»»

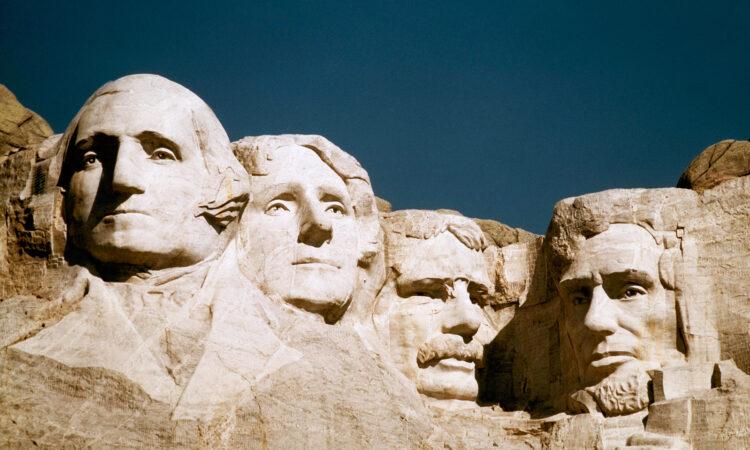 U.S. Presidents' Monument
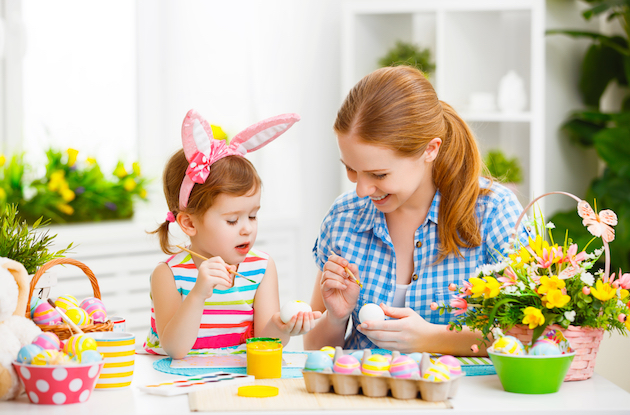 12 Easy and Fun at Home Easter Crafts for Kids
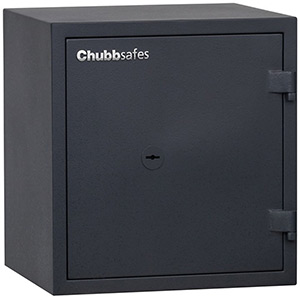 Chubbsafes HomeSafe S2 30 P 90K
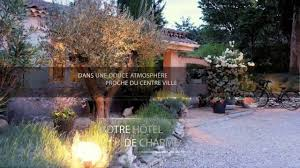 hotel amandiere saint remy provence video youtube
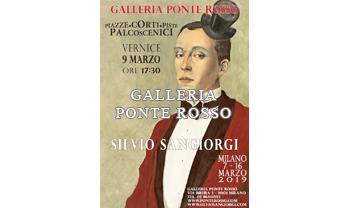 News: Mostra Galleria Ponte Rosso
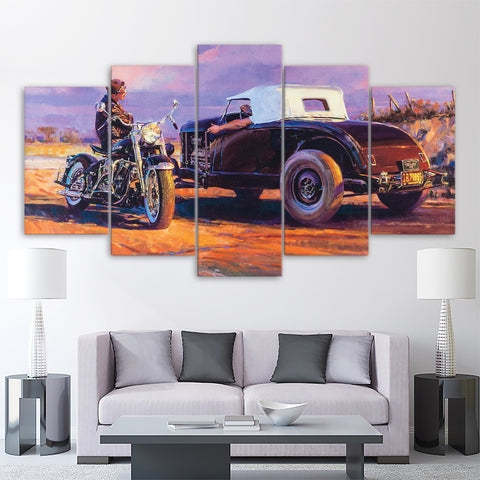 5Pcs Harley Canvas 4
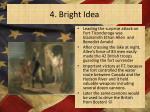 4 bright idea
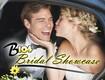 Express Bridal Registration - January 2017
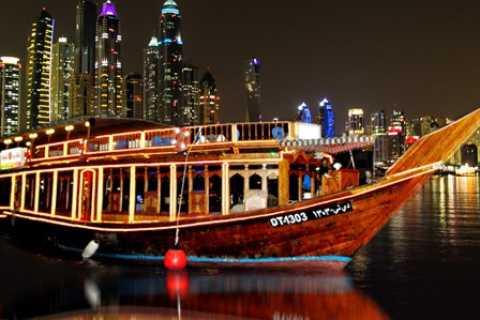 Dubai Marina : dîner-croisière sur un boutre avec transfert
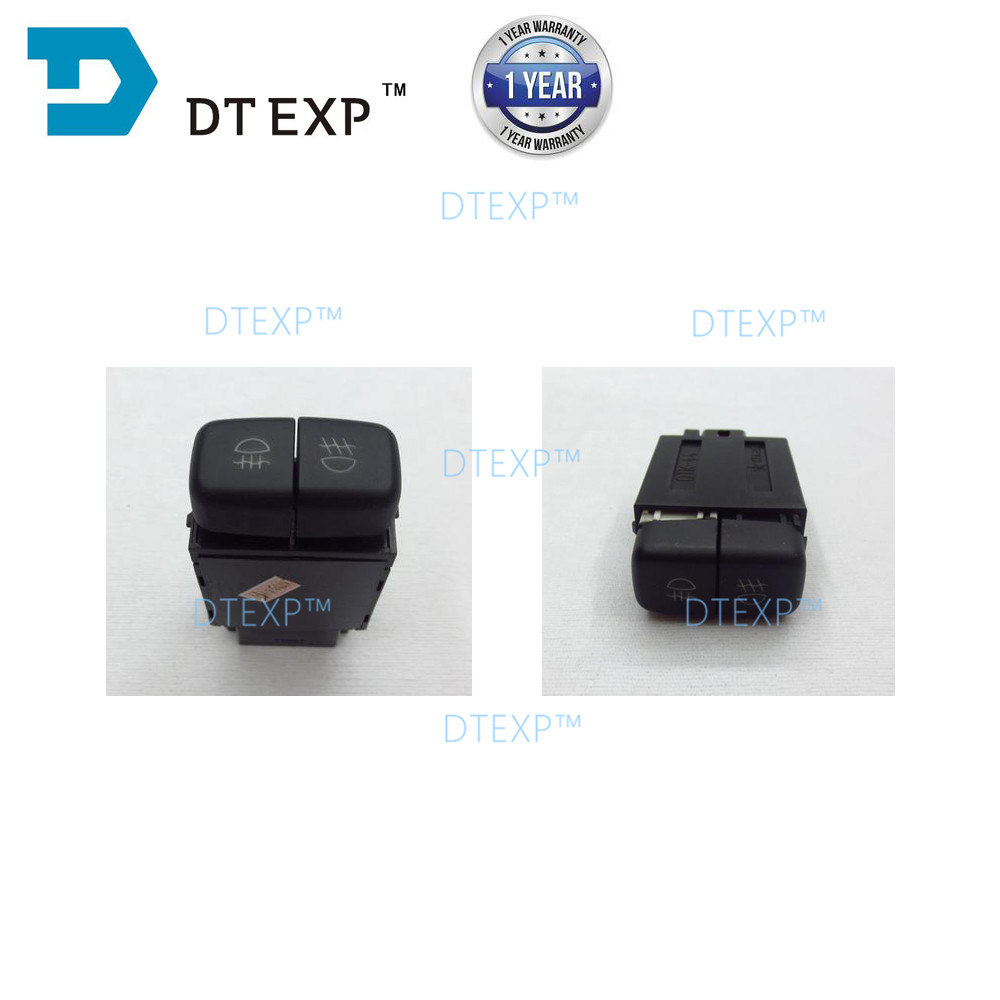 pajero v97 v93 v98 v73 v87 fog lamp cover switch 2 button switch for front fog lamp and rear fog lamp комплект проставок для лифт кузова pajero 2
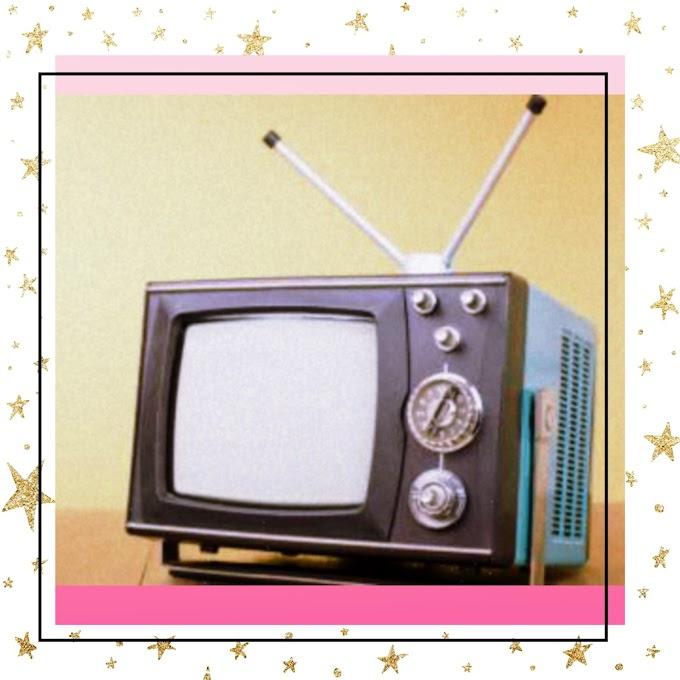 Misteri televisi yang hidup sendiri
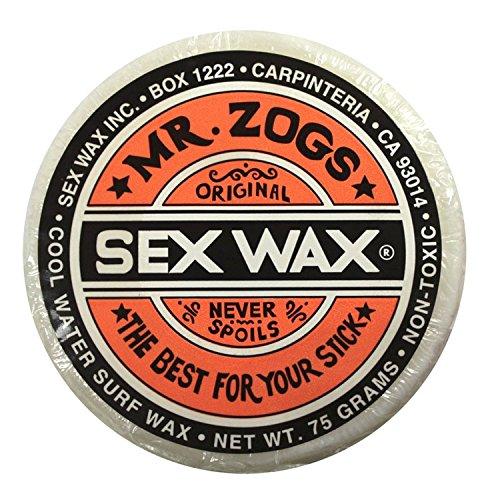 sex wax - 3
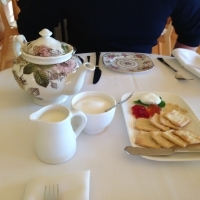 Bike Tours and High Tea Victoria BC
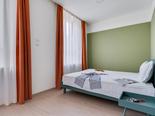 Double room superior Torino Magica Experience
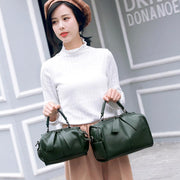 Pierrebuy _ Leather Shoulder Tote Bag_designer bags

««

What you will do: Copy exactly the lines from the line that contains "Misteri televisi yang hidup sendiri" through the last line of the records above, both ends included, but leave out the pictures.

Exercise response:
 Misteri televisi yang hidup sendiri
 sex wax - 3
 Bike Tours and High Tea Victoria BC
 Double room superior Torino Magica Experience
 Pierrebuy _ Leather Shoulder Tote Bag_designer bags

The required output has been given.